------ EXTRACT PROVIDED ------
The Rise of Intrepreneurs in Real Estate

Written by Holtby Turner

intrapreneur,ˌɪntrəprəˈnəː/, noun – a manager within a company who promotes innovative product development and marketing.

With the increasing need for real estate and construction sectors to innovate to stay ahead, as well as developing the cultures that drive it, at Holtby Turner Executive Search we’re seeing a major shift with regard to the people needed to lead this change. As managers are increasingly required to be entrepreneurial in approach, the need for intrapreneurs within organisations has grown exponentially. How does this translate to real estate?

Whether through mergers, acquisitions or partner-led incubators, real estate businesses need to pay heed to fostering a start-up culture within their organisation. As PropTech forces the industry to face inevitable disruption, we’ll see a major call for more intrapreneurship in the years ahead. For the real game-changers, it will be imperative to know how to identify, direct and develop corporate entrepreneurs; and equally to know when you’re better focusing on executors, innovators, disruptors, or all of the above.

Entrepreneurs vs Intrapreneurs

The characteristic drive for an entrepreneur is rarely one of external motivation or monetary incentive. Rather, their motivation stems from a mind-set and an energy predisposed to create, a desire to leave a mark and make a difference. In almost all instances, the reward is the innovation itself.

An intrapreneur, on the other hand, is employed and accountable to their employers and the company’s shareholders. This strategic direction is underpinned by a desired commercial outcome, set by others in some shape or other, be that entering a new market or diversifying a product range.

Intrapreneurs look for results and a way to say, “I did this”. This tendency for results and seeing the fruits of the same can be a challenge, but also a great boon.

Spotting Potential Intrapreneurs

So, who are the intrapreneurs – those who want to enact change and see results? As an executive search firm, we spend hours assessing motivations, IQ and EQ. As a result, we can often spot intrapreneurs even before they’ve realised that’s what they are.

Passionate, determined and highly driven, intrapraneurs are sparky, dynamic and engaging. They’re change agents, whose nature is to challenge and question – non-conformist team players.

True intrapreneurs do not challenge status quo to gain attention or be obstructive. Their motivation stems from a collective sense of winning, and a deeper desire to secure opportunities for an organisation to succeed.
------
Resume the article on intrapreneurs in real estate, starting right after its last sentence.
------ RAW RECORDS ------
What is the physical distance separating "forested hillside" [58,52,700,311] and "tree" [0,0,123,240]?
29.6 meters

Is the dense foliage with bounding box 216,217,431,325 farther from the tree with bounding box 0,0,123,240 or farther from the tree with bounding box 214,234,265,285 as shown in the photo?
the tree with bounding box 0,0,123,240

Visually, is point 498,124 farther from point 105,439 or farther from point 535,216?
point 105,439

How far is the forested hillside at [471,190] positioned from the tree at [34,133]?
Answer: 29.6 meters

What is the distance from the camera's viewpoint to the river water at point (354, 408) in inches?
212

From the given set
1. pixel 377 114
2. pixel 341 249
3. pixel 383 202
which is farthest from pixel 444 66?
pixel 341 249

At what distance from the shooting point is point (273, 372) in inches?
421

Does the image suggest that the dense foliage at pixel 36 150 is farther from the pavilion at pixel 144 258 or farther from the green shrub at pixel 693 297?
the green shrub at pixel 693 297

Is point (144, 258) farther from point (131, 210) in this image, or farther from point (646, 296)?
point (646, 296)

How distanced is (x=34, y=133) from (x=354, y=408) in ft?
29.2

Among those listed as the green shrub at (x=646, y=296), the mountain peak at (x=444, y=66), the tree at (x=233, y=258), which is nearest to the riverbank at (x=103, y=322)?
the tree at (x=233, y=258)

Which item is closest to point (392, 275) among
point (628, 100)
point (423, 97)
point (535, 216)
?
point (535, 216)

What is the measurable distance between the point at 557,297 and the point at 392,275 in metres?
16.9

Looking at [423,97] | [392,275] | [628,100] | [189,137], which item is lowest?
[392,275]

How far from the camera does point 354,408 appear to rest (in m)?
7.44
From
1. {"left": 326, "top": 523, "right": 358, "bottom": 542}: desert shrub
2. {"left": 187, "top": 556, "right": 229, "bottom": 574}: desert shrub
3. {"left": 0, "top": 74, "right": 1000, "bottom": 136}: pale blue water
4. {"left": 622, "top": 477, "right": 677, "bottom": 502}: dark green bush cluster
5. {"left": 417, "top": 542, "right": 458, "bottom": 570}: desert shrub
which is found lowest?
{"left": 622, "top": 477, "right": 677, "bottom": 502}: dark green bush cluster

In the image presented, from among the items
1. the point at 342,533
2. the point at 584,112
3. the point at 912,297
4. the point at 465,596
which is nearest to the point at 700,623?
------
# WRITTEN ANSWER:
Successful intrapreneurs will have spent time to earn trust and respect, and have shown an understanding of your organisation’s strategy and culture. Once they’ve “earned their stripes” however, intrapreneurs will look for ways to boost the value of your company’s offering, disrupting some things, but often for the (far) better.

Creating Creative Calamity

Intrapreneurs suit organisations with an explicit innovation strategy, or ones who are committed to delivering change. But if your resources are focused on delivering a single strategy, or growing a specific new market opportunity, intrapreneurs can be a challenge, distracting and even threatening successful execution.

Your challenge, then, is to figure out what is most important to you: playing it safe, sticking to the knitting, or being a change agent. The latter is rarely the easiest, or the safest option. However, in an industry facing tremendous change, you need to ask yourself if “safe” is actually safe, or just a way to ignore major changes.

A Time to Shine?

For real estate firms wishing to enter a new market, develop their products or services, or test new ground in business development, intrapreneurs are an excellent creative force. That said, managing them isn’t easy. Despite their enthusiastic drive for experimentation and abundant innovative ideas, intrapreneurs can be a major disruption, particularly if the time’s not right.

If a CEO is seen to favour new, edgy ideas over existing viable revenue streams, without clear corporate communication as to why and how they will both be working together, agenda clashing is inevitable. Internally this is stressful; externally, it can be very damaging.

What real estate leaders need to do is to balance the creative energies of intrapreneurs with the more staid approach of current performers. Appointing an intrapreneur signals that times are a-changin’ in your organisation. Now, not everyone likes change, or will be cooperative with it. Whilst most intrapreneurs have a sincere intention to create a greater good, they can be seen as arrogant and insensitive newcomers by staff who’ve been around a while.

Managing the Wild Child

Managing this divergence must come from the very top, i.e. the CEO, as innovation demands the vision, command and execution of the Chief Executive Officer, and the cachet that this brings. Intrapreneurs need to be led, and reminded that their hypotheses are just that until proven as viable. They require thorough testing, on many fronts, from multiple stakeholders, and a leader who can handle this. The inevitable conflict between those who “get it” and those who don’t, can rapidly create an atmosphere of distrust, and is as such another challenge for leadership. Open lines of authority and communication, coupled with clear assignment of responsibilities, is part and parcel of leading intrapreneurs.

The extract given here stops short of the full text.